THE FIRE WAS OUT – HOWEVER, NO ONE KNEW WHAT THE CAUSE OF THE FIRE WAS AT THE TIME.  
It was days later that the Low-E Windows started to create black burn spots on the newly replaced material in that same back yard.
 
This family almost LOST a second home to FIRE!
 
 
This WARNING Serves as a Caution to ALL!
 
 
 
___________________________________________________________________
 
Of interest below is a 2014 article out of London – 
 
___________________________________________________________________
 
WINDOWS that CAUSE – Car-melting London skyscraper to be permanently cooled down – National |Globalnews.ca
 

 

Car-melting London skyscraper to be permanently cooled down   5/14/2014

LONDON – A London skyscraper that drew ire for having a glare so strong it melted nearby cars and shops will get a permanent fix.

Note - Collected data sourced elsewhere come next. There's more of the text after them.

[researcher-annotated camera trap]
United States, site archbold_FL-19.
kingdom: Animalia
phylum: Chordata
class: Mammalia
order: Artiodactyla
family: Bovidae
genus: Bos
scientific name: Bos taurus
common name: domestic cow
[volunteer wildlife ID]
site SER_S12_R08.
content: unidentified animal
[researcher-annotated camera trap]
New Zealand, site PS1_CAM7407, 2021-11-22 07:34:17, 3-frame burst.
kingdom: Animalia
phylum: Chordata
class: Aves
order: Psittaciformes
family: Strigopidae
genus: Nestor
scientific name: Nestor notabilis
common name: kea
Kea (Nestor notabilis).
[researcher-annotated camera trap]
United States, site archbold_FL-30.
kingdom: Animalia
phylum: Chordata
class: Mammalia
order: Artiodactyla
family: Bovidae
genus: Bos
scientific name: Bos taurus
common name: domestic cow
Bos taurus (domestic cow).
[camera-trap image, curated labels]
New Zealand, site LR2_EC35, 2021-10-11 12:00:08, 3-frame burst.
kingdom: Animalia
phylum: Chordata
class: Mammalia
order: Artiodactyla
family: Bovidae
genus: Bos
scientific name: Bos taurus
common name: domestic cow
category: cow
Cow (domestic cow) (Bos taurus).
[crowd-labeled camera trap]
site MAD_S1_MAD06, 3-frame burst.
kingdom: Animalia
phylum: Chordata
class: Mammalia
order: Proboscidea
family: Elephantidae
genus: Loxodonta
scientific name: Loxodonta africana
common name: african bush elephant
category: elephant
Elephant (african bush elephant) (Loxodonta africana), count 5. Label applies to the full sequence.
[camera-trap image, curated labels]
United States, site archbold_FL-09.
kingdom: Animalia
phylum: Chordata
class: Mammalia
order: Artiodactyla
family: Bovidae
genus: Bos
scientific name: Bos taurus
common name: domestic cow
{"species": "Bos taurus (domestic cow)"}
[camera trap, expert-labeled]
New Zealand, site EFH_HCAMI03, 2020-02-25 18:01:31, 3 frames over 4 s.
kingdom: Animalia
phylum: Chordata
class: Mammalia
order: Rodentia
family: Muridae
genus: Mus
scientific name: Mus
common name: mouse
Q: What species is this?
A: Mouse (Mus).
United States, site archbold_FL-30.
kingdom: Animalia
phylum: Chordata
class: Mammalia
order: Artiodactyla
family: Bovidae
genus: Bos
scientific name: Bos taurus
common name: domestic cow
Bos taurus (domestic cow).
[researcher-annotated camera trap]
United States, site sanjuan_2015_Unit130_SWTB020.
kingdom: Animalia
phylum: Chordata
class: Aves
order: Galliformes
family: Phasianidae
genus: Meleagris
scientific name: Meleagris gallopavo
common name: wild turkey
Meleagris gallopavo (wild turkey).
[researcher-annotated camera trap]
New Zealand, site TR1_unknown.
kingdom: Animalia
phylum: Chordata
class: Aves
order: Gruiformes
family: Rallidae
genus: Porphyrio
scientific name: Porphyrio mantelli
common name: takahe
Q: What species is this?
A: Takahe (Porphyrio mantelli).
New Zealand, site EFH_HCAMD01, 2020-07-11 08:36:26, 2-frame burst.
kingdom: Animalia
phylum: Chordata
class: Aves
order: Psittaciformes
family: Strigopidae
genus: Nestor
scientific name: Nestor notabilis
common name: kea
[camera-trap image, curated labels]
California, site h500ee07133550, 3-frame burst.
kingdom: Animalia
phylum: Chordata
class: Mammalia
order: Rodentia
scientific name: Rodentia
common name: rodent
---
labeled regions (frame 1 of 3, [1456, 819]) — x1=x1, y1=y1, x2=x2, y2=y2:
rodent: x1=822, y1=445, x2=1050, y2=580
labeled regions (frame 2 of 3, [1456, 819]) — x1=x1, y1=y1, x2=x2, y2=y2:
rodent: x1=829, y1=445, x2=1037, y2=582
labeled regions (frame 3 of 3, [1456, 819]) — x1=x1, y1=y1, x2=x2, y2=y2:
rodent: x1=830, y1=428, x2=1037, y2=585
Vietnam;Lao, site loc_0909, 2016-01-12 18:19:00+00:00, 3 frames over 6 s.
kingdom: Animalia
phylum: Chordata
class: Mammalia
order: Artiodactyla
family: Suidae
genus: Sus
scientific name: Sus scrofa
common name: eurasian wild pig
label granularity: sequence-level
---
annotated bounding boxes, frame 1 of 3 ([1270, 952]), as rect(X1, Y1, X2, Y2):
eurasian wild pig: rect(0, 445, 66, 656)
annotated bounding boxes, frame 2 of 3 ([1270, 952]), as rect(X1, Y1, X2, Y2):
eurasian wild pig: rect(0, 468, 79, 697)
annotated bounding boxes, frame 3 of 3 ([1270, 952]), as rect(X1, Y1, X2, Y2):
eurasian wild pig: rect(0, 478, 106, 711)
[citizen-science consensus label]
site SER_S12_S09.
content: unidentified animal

The offending tower – known as the Walkie-Talkie for its curved, bulging shape – is to have a sunshade attached to its south-facing facade to stop the concave surface from reflecting sunlight and beaming concentrated rays to a nearby street, developers said Thursday.

The 37-story building made headlines in September when a Jaguar owner who parked his car at its foot complained that the solar glare melted part of the vehicle. Local shopkeepers also said the beams – dubbed “death rays” by the British press – blistered paintwork and burnt a hole in a floor mat during the hottest parts of the day.

Watch below: London skyscraper heats up streets below enough to fry an egg

 
Developers Land Securities and Canary Wharf had put up a dark netted screen as a temporary measure. They now say they have received permission to erect a permanent sunshade of horizontal aluminum fins, which they say will solve the problem by absorbing and diffusing sunlight.

The sunshade will cover much of the Walkie-Talkie’s southern face, and will inevitably block the Thames views for the tower’s occupants “to a limited extent,” the developers said. But they added:

“The extra texture, detail and reduction in reflectivity will make the building a better neighbour.”

It wasn’t the first time that the skyscraper, designed by architect Rafael Vinoly and officially known as 20 Fenchurch Street, attracted controversy. Even before it was built, UNESCO, the United Nations heritage body, complained that tall buildings like it would negatively impact the historic Tower of London nearby.